Es war ein spannender und richtungsweisender Bundesparteitag in Hamburg, an dem mit Nicole Heißler und Ursel Scheurer zwei Vertreterinnen aus dem Stadtverband Waghäusel als Delegierte teilnahmen.

Nach 18 Jahren als Vorsitzende der CDU machte Angela Merkel den Weg frei für einen Neubeginn, den sich viele in der CDU gewünscht hatten. Seit ihrer Ankündigung, nicht mehr für den Vorsitz zu kandidieren, war innerhalb der Partei eine Aufbruchstimmung zu spüren. Angela Merkel gebührt großer Dank und Respekt für ihre Leistung und Arbeit in dieser langen Zeit. Herausragend war, dass die Delegierten mit Friedrich Merz, Jens Spahn und Annegret Kramp-Karrenbauer zwischen drei sehr guten und kompetenten Bewerbern für die Nachfolge wählen konnten. Es war deshalb keine einfache Entscheidung, was sich auch in dem sehr knappen Ergebnis ausgedrückt hat.

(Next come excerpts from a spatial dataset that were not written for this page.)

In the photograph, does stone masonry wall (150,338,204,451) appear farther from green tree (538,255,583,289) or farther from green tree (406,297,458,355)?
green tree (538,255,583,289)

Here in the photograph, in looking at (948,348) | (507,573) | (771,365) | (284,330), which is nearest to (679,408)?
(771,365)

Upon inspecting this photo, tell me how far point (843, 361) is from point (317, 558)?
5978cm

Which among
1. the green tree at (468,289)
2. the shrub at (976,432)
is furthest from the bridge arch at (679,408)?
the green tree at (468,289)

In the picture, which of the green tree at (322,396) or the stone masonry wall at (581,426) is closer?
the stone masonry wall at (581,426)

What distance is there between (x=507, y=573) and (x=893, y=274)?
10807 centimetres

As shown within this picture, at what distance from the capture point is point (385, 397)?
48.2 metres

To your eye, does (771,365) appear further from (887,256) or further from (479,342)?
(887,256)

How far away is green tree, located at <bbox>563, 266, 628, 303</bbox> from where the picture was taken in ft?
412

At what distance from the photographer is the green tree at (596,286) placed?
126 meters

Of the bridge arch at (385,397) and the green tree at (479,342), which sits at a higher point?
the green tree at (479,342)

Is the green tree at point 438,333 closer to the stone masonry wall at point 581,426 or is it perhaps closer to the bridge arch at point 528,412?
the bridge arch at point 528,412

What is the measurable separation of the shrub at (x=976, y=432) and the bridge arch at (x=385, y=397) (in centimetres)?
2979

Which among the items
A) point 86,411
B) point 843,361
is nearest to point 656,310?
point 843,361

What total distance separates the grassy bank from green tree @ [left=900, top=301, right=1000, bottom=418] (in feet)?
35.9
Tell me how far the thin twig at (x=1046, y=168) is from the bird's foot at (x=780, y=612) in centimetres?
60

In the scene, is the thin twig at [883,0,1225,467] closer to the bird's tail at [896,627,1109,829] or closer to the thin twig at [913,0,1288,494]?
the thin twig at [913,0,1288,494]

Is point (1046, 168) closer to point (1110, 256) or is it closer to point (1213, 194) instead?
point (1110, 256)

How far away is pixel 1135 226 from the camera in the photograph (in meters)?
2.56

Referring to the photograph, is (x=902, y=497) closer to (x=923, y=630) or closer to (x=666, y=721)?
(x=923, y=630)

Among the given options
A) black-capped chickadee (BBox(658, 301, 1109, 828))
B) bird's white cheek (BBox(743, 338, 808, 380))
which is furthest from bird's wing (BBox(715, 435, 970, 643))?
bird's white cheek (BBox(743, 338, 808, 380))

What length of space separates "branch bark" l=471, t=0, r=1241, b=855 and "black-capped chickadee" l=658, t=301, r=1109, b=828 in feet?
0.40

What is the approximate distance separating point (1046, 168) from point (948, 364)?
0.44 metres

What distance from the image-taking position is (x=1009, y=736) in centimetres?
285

Das Ergebnis des Parteitags hat auch die Stimmung im Stadtverband Waghäusel widergespiegelt. Annegret Kramp-Karrenbauer hat das Rennen um den Vorsitz knapp gewonnen. Noch am Abend des Wahltages gratulierten die beiden Waghäuseler Vertreterinnen der neuen Vorsitzenden zu ihrer Wahl und sicherten ihr die Unterstützung der Basis zu.

„Eine Spaltung der Partei, wie es in vielen Medien beschrieben wurde, habe ich in Hamburg nicht wahrgenommen. Es ist ein demokratisches Ergebnis, das es zu respektieren gilt. Gemeinsam will man nun die Herausforderungen der kommenden Monate angehen“, so die Vorsitzende Ursel Scheurer.

Die CDU Waghäusel gratuliert auch dem Bundestagsabgeordneten unseres Wahlkreises Olav Gutting, der zum ersten Mal in den Bundesvorstand gewählt wurde.